BEIJING — In March, nine political science students at Cal Poly in Pomona wrote to China's Communist Party chief, Jiang Zemin, posing an array of questions about the society and politics of China. On June 11, Jiang replied. It should not, of course, be surprising to find both the studied absence of truth and the bald display of reality in Jiang's letter.
The truths Jiang denies are manifold: the machine-gunning of unarmed protesters on the streets of Beijing; the collapse of the party's legitimacy in much of the country; the failure of socialist planning as a tool for economic development; the extraordinary growth of the country's fledgling, and now suspect, private sector. His insistence that the "incident" of June 4 "is now behind us" borders on the grotesque; so seared in the minds of Chinese is last year's slaughter that it is now talked of as a seminal event in China's 20th-Century history.
Then there are the realities. Jiang makes it quite clear that he foresees only a China led by the Communist Party down a road of socialism. In his world, there is only "socialist democracy" (read: no democracy), socialist development (read: continued poverty and corruption) and "letting a hundred flowers bloom and a hundred schools of thought contend" (read: no freedom of thought, no freedom of expression, no freedom of speech).

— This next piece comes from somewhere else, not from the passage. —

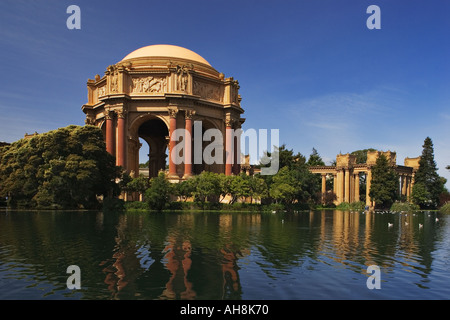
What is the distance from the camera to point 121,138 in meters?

Following is an excerpt of Jiang's letter. \f7 --Edward A. Gargan Council on Foreign Relations
Last year's disturbances in Beijing were by no means spontaneous. There were indeed a handful of people, both inside and outside China, who attempted to overthrow the constitutional people's government and the socialist system in China through unlawful means and by exploiting the student unrest and the errors and problems in our work . . . . Protecting the socialist system was the fundamental reason why we resolutely quelled the disturbances and rebellion . . The incident is now behind us, and we believe that its impact will recede before long. To realize the modernization of China, it is essential for the Chinese people to work hard. China's social system guarantees the workers, peasants and intellectuals the full right to determine their own destiny by participating in the administration of state and social affairs as citizens of the country and society. They enjoy the right to democracy and freedom as provided for by the constitution and law, enjoy the fundamental human rights as protected by the constitution and laws, and have the opportunity and channels to express their views fully, including differing opinions. To enliven and enrich science and culture, we have all along implemented the policy of "letting a hundred flowers bloom and a hundred schools of thought contend." We have encouraged constructive discussions and contention among different schools of thought and artistic views. Of course, we do not tolerate activities carried out by a tiny number of people to subvert China's socialist system, or give them "freedom" to break the law.
Quite a few foreigners fail to understand our struggle against "bourgeois liberalization." It should be explained that the term "bourgeois liberalization" has a specific political meaning to us, that is, the erroneous trends of thought and political tendencies to negate in China the socialist system and the leadership by the Chinese Communist Party . . China's political restructuring is focused on improving socialist democracy and the socialist legal system, to ensure effectively that the people enjoy status and rights as citizens of the country. The past decade saw marked progress in this connection: improvement in the system of the people's congresses; formulation of a series of important laws and regulations and intensified supervision over the implementation of the constitution and laws. There has been improvement in the democratic election process, including direct elections held for people's deputies at the township, town and county levels and competitive elections for people's deputies at all levels and for some government leaders. Various channels have been opened for all forms of participation in political affairs and decision-making on the basis of improved multiparty cooperation and political consultation under the leadership of the Chinese Communist Party.
In order to prevent social shocks, the development of the economy, building up of democracy and the legal system, as well as economic and political structural reforms, should all proceed in the light of China's realities and in a guided, systematic and orderly way. In China, stability is of paramount importance. Without it, our modernization drive, reform and opening-up efforts would be empty talk.